The Evolution of Double Column Machining Centers

Like time, Double Column Machining Centers are constantly on the move, but time measured across years rather than days and weeks. It’s evolutionary as much as revolutionary as the technology for the DCMC grows and changes. Since as early as 1964, Okuma has been central to the development of DCMC systems and now is a world leader in the production of these machines. Okuma’s DCMC evolution includes the migration of the MCV to the MCV-AII and the MCR to the MCR-A5CII, the latest in entry-level head changing CNC machines.

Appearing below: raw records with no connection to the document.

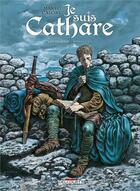 Couverture du livre « Je suis cathare ; INTEGRALE VOL.1 ; T.1 A T.4 » de Makyo et Claudia Chec et Alessandro Calore aux éditions Delcourt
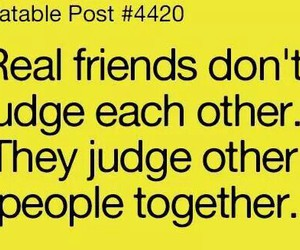 judge, real friends, and friends image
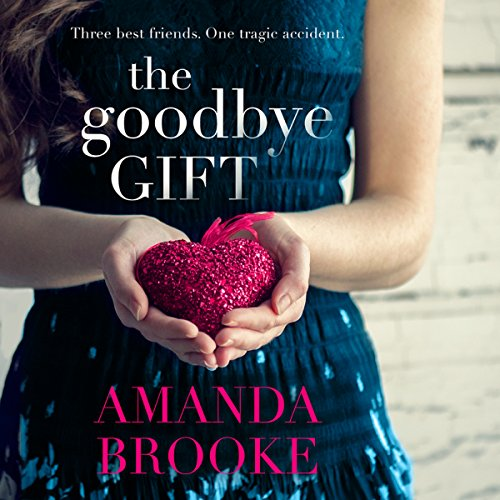 The Goodbye Gift audiobook cover art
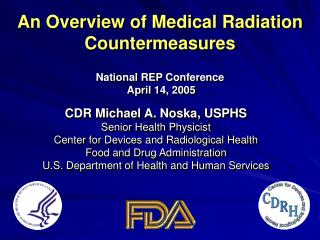 An Overview of Medical Radiation Countermeasures  National REP Conference   April 14, 2005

With double column machining centers, head changing capability is the name of the game. This allows the DCMC to be a vertical machining center in the morning and over the course of 90 seconds change to a horizontal machining center. As the machine makes this exchange the entire machine systems change to continue to allow for normal machine operation from tool changing to system utilities such as “through the spindle coolant.”

MCR-A5CII: The Latest Revolution

The MCR-A5CII, with its multiple heads, can now machine all five sides of a part from a single set-up. With this machine it takes only 2-3 set-ups to accomplish the same tasks that would require 5-6 set-ups on a vertical machining center. Multiple set-ups cost money and consume time. Additionally, every time a part needs to be re-set there’s a chance for error, and by the time the part is nearly completed this is very costly because the part that is machined in error due to a re-set is not only a loss of material but also a loss of all of the time and effort put into the part.

The next time you’re working through multiple set-ups on a part, think three-dimensionally. Think DCMC and how the reduction of set-ups would put money into your pockets. Because after all, aren’t time and money the same thing.

Is your shop killing time with multiple set-ups? Not sure if you could cost justify a DCMC? Comment below or contact us and let’s discuss whether you should join the revolution!

Brian Trei is Double Column Product Specialist, Okuma America Corporation.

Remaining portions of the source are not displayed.